At this point, the ability to induce children and adults to produce only fetal hemoglobin has not gone past the experimental stage. But the results in the laboratory have proven to be promising. There is hope that someday scientists will be able to find a way to initiate this procedure without creating risky side effects. At the moment, it is more prudent to develop treatment procedures based on the discovery mentioned above.
Hydroxyurea is a medicine that helps SCD patients to produce more fetal hemoglobin (Peterson 36). This drug helps reduce pain and other complications. However, it has serious side effects. Thus, it has not yet been approved to treat children. Other medical treatments include the use of butyrate and arginine. Butyrate also increases fetal hemoglobin production, while arginine helps produce nitric oxide that helps improve blood flow (Peterson 38).
These medical breakthroughs are important milestones in the fight against SCD. According to one medical report: “Until recently, children with sickle cell anemia usually died young … about 50 percent of people with the disease now live past fifty years old. This is due to advance treatment and management of the disease” (Peterson 36). The scientific community must work hard to develop a natural way to produce fetal hemoglobin without creating adverse effects.
SCD is a debilitating disease that can easily cut down life expectancy to around 40 years old. It is a good thing that scientists continue to pursue solutions to this type of medical problem. The discovery of fetal hemoglobin in unborn babies and infants provided an important clue in solving the riddle of SCD. At this point, there is still no known cure for SCD, but advanced treatment and effective management of the disease enabled patients to live beyond 50 years old.

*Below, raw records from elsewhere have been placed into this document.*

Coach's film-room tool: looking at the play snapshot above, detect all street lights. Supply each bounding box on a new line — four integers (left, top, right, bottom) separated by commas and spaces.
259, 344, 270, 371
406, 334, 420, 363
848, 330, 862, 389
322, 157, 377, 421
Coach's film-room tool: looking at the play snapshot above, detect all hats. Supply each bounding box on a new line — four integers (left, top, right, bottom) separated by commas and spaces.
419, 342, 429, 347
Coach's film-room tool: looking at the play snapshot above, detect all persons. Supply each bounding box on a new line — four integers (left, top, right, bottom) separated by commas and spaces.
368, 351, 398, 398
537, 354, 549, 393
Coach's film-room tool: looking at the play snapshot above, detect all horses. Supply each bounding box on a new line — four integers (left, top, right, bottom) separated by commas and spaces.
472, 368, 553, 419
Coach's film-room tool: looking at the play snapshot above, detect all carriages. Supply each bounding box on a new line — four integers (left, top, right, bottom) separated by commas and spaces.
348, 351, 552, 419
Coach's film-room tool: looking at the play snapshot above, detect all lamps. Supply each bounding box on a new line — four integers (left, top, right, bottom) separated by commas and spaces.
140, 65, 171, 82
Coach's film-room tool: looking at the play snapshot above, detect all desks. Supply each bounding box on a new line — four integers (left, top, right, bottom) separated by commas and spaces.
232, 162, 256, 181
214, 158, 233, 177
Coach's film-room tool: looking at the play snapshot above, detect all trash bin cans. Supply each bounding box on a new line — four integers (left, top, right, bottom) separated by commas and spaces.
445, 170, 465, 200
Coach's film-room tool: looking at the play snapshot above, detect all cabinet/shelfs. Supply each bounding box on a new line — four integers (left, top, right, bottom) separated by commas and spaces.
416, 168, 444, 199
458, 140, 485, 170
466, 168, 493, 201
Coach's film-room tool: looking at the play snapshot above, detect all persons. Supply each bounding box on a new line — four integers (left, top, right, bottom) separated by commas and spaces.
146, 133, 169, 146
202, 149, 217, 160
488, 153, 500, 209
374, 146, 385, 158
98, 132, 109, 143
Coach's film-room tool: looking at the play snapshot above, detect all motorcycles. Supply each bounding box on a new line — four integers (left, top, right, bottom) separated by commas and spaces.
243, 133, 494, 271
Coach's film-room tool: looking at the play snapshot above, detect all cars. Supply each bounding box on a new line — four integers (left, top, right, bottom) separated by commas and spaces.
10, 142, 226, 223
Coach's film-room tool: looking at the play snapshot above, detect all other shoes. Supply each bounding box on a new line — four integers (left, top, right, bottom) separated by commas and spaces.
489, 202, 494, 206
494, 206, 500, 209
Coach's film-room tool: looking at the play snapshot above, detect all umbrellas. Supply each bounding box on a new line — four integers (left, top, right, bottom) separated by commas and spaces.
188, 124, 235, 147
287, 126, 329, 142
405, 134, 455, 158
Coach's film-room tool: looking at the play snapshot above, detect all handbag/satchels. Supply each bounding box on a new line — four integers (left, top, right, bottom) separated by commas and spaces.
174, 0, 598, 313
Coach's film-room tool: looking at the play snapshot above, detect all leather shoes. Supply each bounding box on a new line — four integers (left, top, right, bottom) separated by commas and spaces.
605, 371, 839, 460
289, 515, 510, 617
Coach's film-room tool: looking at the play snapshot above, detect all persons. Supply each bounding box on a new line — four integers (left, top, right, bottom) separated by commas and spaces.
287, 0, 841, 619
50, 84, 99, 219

The discovery of effective treatment procedures is proof that the scientific community will answer the call for help if there is a desperate need.
Works Cited
Centers for Disease Prevention and Control. Sickle Cell Disease: Complications and Treatment. Centers for Disease Control and Prevention, 2011. Web.
Jones, Phil. Sickle Cell Disease. New York: Infobase Publishing, 2008. Print.
Pace, Betty. Renaissance of Sickle Cell Disease Research in the Genome Era. New Jersey: World Scientific Publishing, 2007. Print.
Peterson, Judy. Sickle Cell Anemia. New York: Rosen Publishing, 2009. Print.
World Health Organization. Sickle-cell Disease and other Haemoglobin Disorders.
World Health Organization, 2011. Web.